In fact, I just re-watched Singles last Thursday. It’s been on HBO lately, so I TiVO’d it out of nostalgia. I love that movie. I miss Seattle, and I miss the grunge era, and I adore all the rock star cameos and performances in it. But, because it was so recently burned into my brain, you can imagine my shock at seeing the male lead on TV with gray hair. And granted, I was very young when that movie came out (14 in 1992), but still – a lot of time has gone by, and twentysomething movie actors from 1992 are now playing divorced fathers on primetime TV.
It all sort of serves to remind me that we’re all getting older. This hit over the weekend, too. I was home, after all, at my parents house – but not as a kid home from college for Thanksgiving. I was home as a twenty-eight year old woman, with her thirty-one year old boyfriend. And I’m having a lot of trouble reconciling that with my internal self-image.
So I’m sort of thinking about what really constitutes adulthood for me. It’s not about getting a better car or nicer clothes, because I don’t care about those things. It’s definitely not about ceasing and desisting my habits of challenging authority – I think that associating rebellion with youth and immaturity is a major flaw in our society. It might be about acquiring a permanent home, but surely the nesting instinct isn’t the only defining factor of adulthood, is it? Maybe it’s just about focusing on goals more, paying more attention, taking more care to keep one’s life together. Like remembering to pay bills, and staying organized enough to achieve things, regardless of whether or not those things are in line with capitalist American society.

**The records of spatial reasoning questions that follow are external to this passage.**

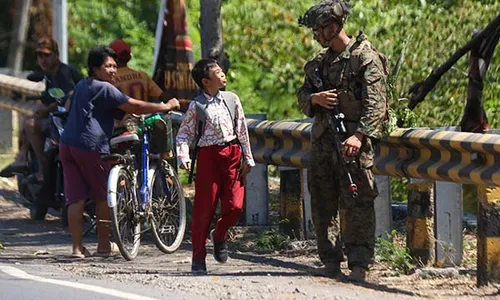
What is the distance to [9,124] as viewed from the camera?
67.3ft

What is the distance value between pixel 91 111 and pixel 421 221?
271cm

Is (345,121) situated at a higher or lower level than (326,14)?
lower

I guess I feel more like I’m on the edge of a new phase in life. And this time, it isn’t something I’m triggering with a move or a new job. It’s the care and pride I take in my job these days – I’m trying to do more than just get by, I’m trying to really do well and become better at my career. It’s having the extremely stable relationship that is the one I share with Paul. I think of everything in the last three years – since I graduated and left UBC – as beig part of the same phase, the Post-College Finding Myself phase, where I sorted out who I was and what I did for a living. Now, I feel like I’m getting ready to grow into the next phase, and I’m not quite sure what that entails. I can see the patterns leading there, more focus, more goals, but not what being a true grownup is really going to be like.

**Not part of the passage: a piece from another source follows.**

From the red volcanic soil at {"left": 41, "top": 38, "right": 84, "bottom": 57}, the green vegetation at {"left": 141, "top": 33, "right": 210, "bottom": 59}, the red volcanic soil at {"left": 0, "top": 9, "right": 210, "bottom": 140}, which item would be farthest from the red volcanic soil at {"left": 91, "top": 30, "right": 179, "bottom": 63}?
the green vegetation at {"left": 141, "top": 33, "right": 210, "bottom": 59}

It’s kind of scary, getting older. Not that I’m afraid of growing out of this phase, but just that I don’t know what’s coming next. Adulthood is different for everyone, and trying to fit the idea of being a grownup in with my own ideologies and ideals and goals isn’t easy. But as I see the faces of my generation get older (isn’t Trent Reznor forty already?), it hits me, now and again – there is no stopping these transitions. There is no stopping getting older.